Now, lodged in an isolation cell at the Metro West
Detention Centre, he rarely sees anyone. He takes medication for a heart
condition, bad circulation and serious dental problems, and is allowed
just 10 minutes of exercise a day. His tiny cell has a cot, toilet and
sink, but no toothbrush or towels. If he wants to write, he must perch on
a stack of transcripts and use his sink as a desk.
"I do not speak for weeks sometimes," he says.
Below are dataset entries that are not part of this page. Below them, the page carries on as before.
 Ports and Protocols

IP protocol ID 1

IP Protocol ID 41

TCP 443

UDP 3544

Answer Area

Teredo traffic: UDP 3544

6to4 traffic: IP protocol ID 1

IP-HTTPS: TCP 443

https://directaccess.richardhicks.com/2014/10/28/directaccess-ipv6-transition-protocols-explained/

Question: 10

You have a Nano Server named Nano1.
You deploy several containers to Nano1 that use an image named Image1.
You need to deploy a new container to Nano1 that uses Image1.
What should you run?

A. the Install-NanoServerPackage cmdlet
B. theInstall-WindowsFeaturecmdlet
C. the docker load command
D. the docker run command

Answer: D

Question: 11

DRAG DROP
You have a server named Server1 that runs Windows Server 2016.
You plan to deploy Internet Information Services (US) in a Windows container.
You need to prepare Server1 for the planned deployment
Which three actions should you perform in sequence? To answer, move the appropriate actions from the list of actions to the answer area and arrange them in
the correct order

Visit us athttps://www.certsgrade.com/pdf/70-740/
"This is why my voice tends to give way in the courtroom. I'm not
bitching, but this is Canada -- it's not Turkistan. I do think somebody is
inflicting pain on me."
Mr. Zundel contends that he was turfed out of the United
States because of a clandestine request from Canadian authorities, and
that U.S. immigration authorities used as a their pretext a minor omission
he had made in his paperwork, something that rarely cause a newcomer such
grief.
Even so, the odds that he will stay in Canada are heavily
stacked against him. His deportation will be carried out if Judge Blais
finds that CSIS and the Solicitor-General acted "reasonably"
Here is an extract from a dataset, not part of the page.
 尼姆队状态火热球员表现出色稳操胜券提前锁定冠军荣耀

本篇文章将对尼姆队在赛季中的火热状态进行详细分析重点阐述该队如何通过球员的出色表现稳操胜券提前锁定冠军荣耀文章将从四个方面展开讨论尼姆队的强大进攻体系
when they issued the certificate. It is an extremely low legal threshold,
and no appeal is possible.
Mr. Zundel says his great fear is that the secret evidence
against him has been concocted. As a graphic artist, he says he knows just
how easy it is to doctor a document or a photograph. "With
redigitalization and retouching, anything can be created. They could have
me making love to Golda Meir."
Even so, he insists that that he would rather spend his
old age in a German prison cell than agree to cease his Holocaust-denying
activities.
"For a lifetime, I have fought for equality for
Germans to tell their side," he says. "I would be like an
intellectual eunuch. People have directed hundreds of thousands of dollars
-- millions, actually -- to my legal struggle. I owe these people a fierce
fight."
Bench strength
The secret case against Ernst Zundel was compiled by the
Canadian Security Intelligence Service.
In a coincidence guaranteed to stoke a thousand conspiracy
theories, the man passing judgment on that case used to be in charge of
CSIS.
Before being appointed a judge of the Federal Court of
Canada in 1998, Pierre Blais was an MP and cabinet minister in the Brian
Mulroney government whose portfolios included a stint in 1989 as
solicitor-general -- and thus, the minister responsible for the security
service.
Because of this connection, Mr. Zundel's lawyer, Peter
Lindsay, asked Judge Blais to withdraw from the case. The judge flatly
refused.
So, there was a certain irony apparent one day in February
when Mr. Zundel, a man with no criminal record who is rated a serious
national security risk, testified at length about a litany of threats and
acts of violence that have been directed toward him.
As Mr. Zundel was describing how the authorities had
failed to notify him when charges were dropped against two Vancouver men
accused of sending a bomb to his home, the former solicitor-general
exploded.
"This is a very serious matter," Judge Blais
boomed, slamming a law book on his desk.
"We are talking about an attempt to murder Ernst
Zundel by manufacturing and mailing an explosive device. But he was never
told about what happened, and we don't know if these people are still
walking the streets or what happened.
"I can't believe this. If there are valid reasons, I
want them reported to me."
=====
Kirk Makin is The Globe and Mail's justice reporter.